> **TASK GOAL**
With the exception of the pictures, transcribe the entire listing exactly.

> **INFORMATION**
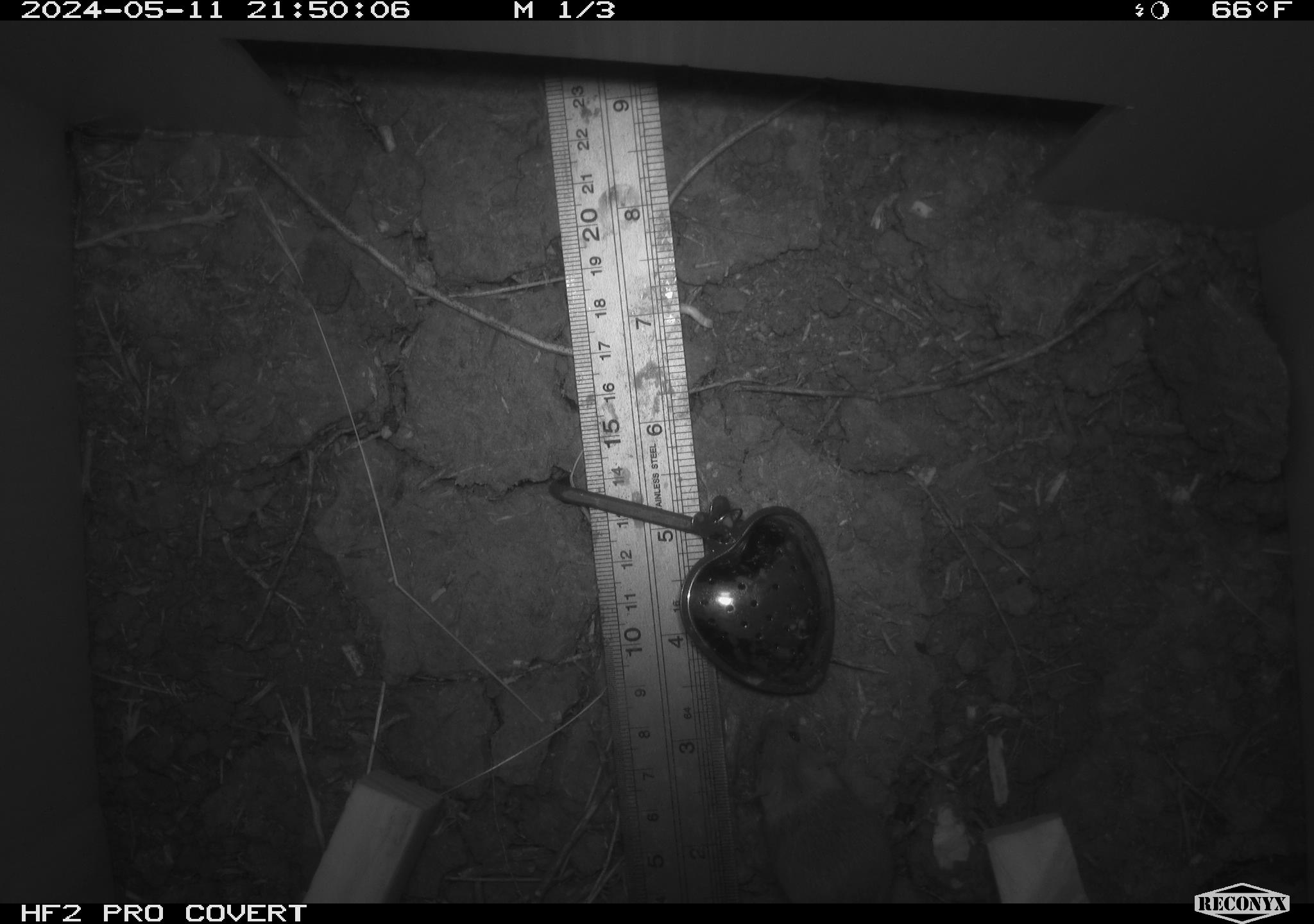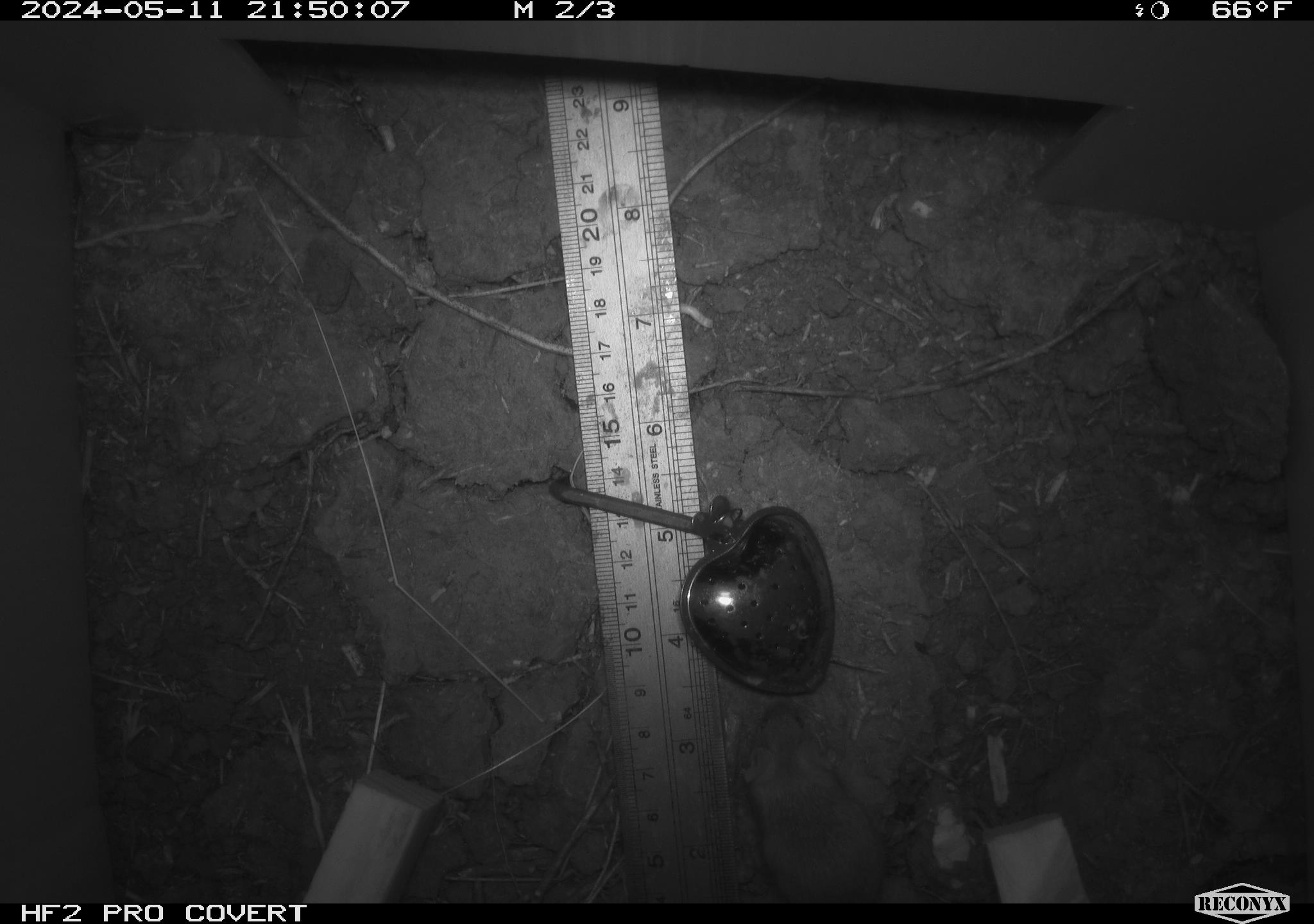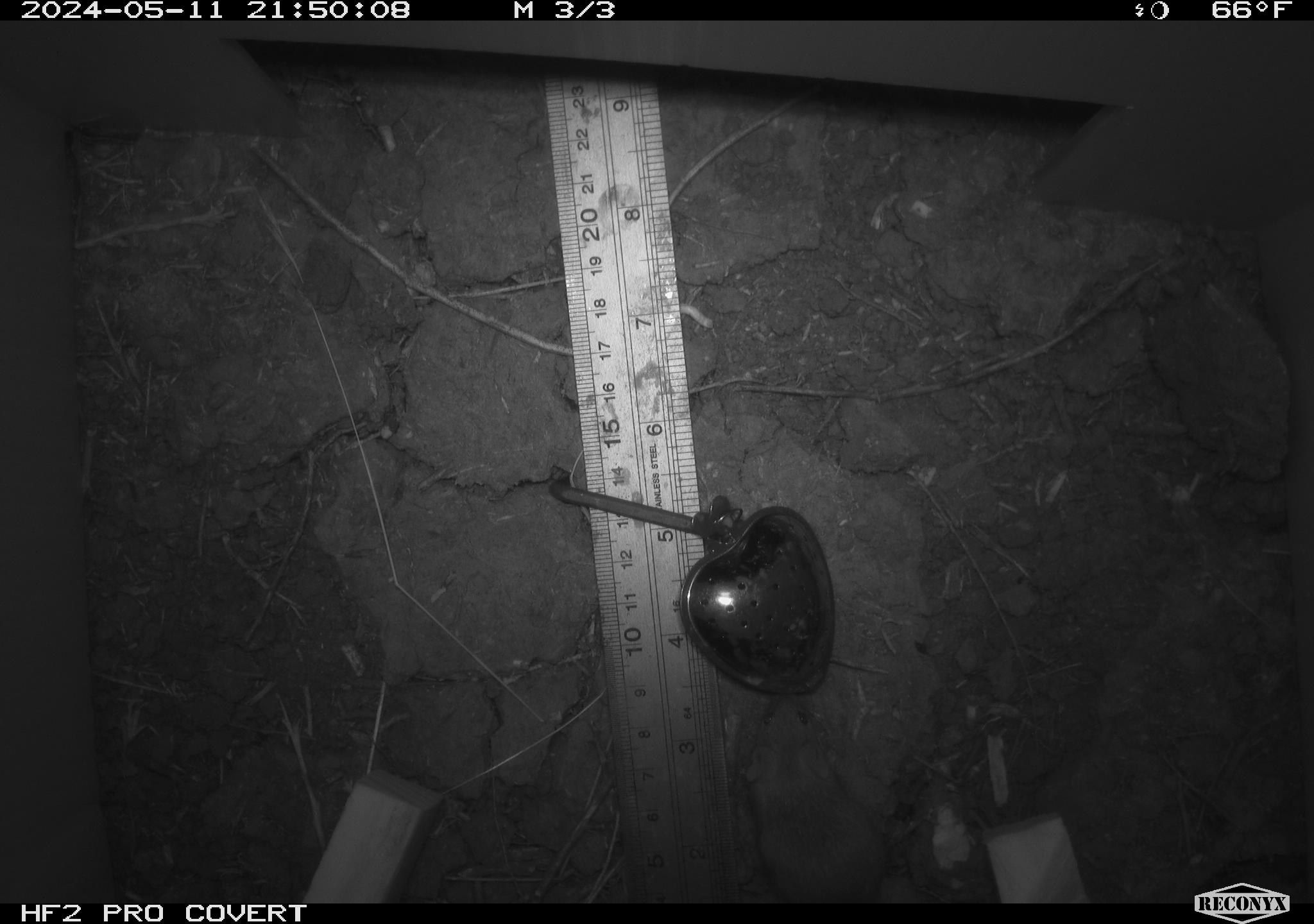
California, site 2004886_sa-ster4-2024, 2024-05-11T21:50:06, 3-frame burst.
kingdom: Animalia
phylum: Chordata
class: Mammalia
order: Rodentia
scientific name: Rodentia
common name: mouse species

> **EXPECTED ANSWER**
California, site 2004886_sa-ster4-2024, 2024-05-11T21:50:06, 3-frame burst.
kingdom: Animalia
phylum: Chordata
class: Mammalia
order: Rodentia
scientific name: Rodentia
common name: mouse species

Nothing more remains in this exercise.